貴光様から受け継いだ木兎の血がそれを許さない。
だから、“厄介”なんですよ。
「ただ心配なだけです。この二日間、八重様にとって辛い話ばかりをお聞かせしてしまったので」
ああ、どうすれば心の底に溜まるドス黒い靄を抑えつけていられるだろう。
もともと表情の乏しい性質で本当に良かった。
八重にジッと顔を見つめられても、心の中までは悟られないはずだ。
「・・・分かったわ、支度が済むまで廊下で待っていて」
「ありがとうございます」
八重は納得していない様子だったが、赤葦を疑うつもりも、拒むつもりもないようだった。
先に洗面器を持った家政婦とともに部屋に入ってしまうと、それまで静かに成り行きを見ていた雪絵が赤葦に詰め寄る。
「・・・本当に大丈夫なの?」
いつになく険しい顔をしているのは、この家の使用人の中では誰よりも赤葦という人間を知っているからだ。

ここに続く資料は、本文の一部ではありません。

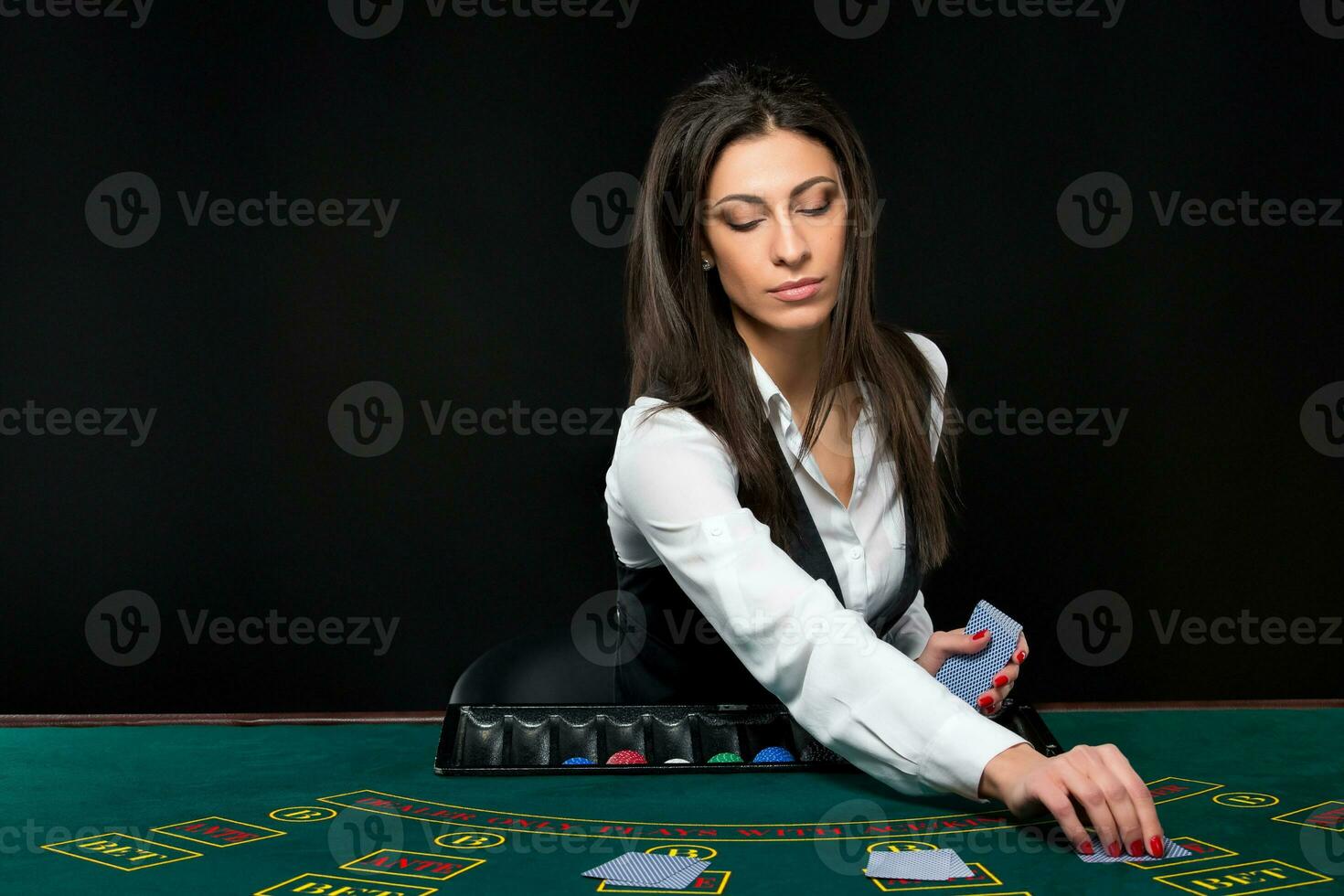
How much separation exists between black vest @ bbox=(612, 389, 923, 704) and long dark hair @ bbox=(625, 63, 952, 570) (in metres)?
0.12

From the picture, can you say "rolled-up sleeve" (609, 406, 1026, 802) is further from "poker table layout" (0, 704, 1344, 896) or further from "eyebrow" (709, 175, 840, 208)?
"eyebrow" (709, 175, 840, 208)

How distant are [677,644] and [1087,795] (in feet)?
3.35

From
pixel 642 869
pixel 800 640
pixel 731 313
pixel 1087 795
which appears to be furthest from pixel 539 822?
pixel 731 313

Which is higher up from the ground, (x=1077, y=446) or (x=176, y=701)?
(x=1077, y=446)

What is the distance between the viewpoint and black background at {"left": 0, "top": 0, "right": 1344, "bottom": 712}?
3.59 meters

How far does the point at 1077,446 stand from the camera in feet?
12.1

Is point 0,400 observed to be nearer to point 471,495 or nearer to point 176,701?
point 176,701

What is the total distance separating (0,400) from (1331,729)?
331 centimetres

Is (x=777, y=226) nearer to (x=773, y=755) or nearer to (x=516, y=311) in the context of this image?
(x=773, y=755)

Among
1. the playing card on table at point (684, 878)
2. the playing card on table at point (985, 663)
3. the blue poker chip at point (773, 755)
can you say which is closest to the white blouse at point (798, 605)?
the blue poker chip at point (773, 755)

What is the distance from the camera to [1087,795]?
4.77ft

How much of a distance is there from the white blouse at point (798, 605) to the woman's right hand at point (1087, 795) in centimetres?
5

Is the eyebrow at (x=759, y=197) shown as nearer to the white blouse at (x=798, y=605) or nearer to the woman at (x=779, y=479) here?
the woman at (x=779, y=479)

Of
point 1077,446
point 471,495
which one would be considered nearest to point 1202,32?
point 1077,446
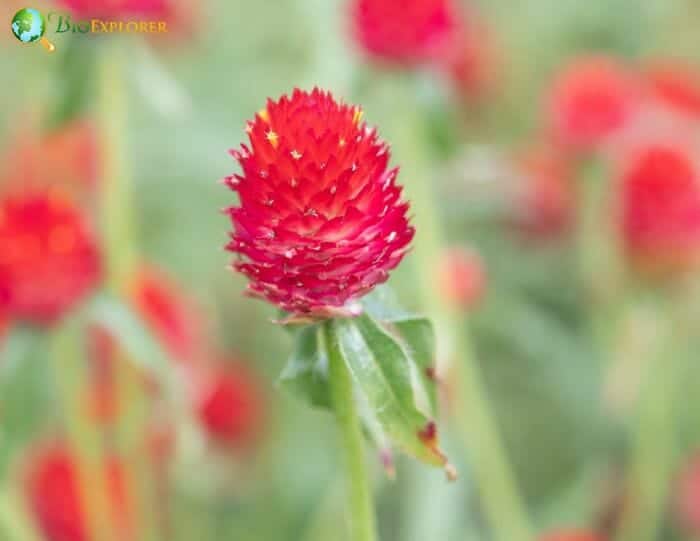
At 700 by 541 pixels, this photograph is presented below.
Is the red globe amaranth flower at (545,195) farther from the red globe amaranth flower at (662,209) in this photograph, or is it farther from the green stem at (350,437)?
the green stem at (350,437)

それに、弟のように思っているからこそ、確かめておかなければならないことがある。
「まさか京香さんにしていることを、八重様にもしようとしているわけじゃないよね?」
もしそうならば止めなければならない。
木兎家の家政婦として・・・そして何より、赤葦自身のために。
「京香さんだけでなく、八重様まで傷つけるつもりなの?」
「まさか」
不安げな雪絵とは対照的に、赤葦の口元には薄い笑みが浮かんでいた。
やんわりと背中を押して八重の寝室に入るよう促すと、ドアを閉めながら雪絵にだけ聞こえるよう小さな声で囁く。
「俺はただ、姉さんに幸せになってもらいたいだけです───どんな“形”でも、ね」
だから傷つけることも已む無し。
苦しみの代償として幸せを得るなら、愛する姉さんを闇に繋ぎとめもしよう。
「八重様を頼みます、雪絵さん」
そう言って赤葦は、重い扉を静かに閉めた。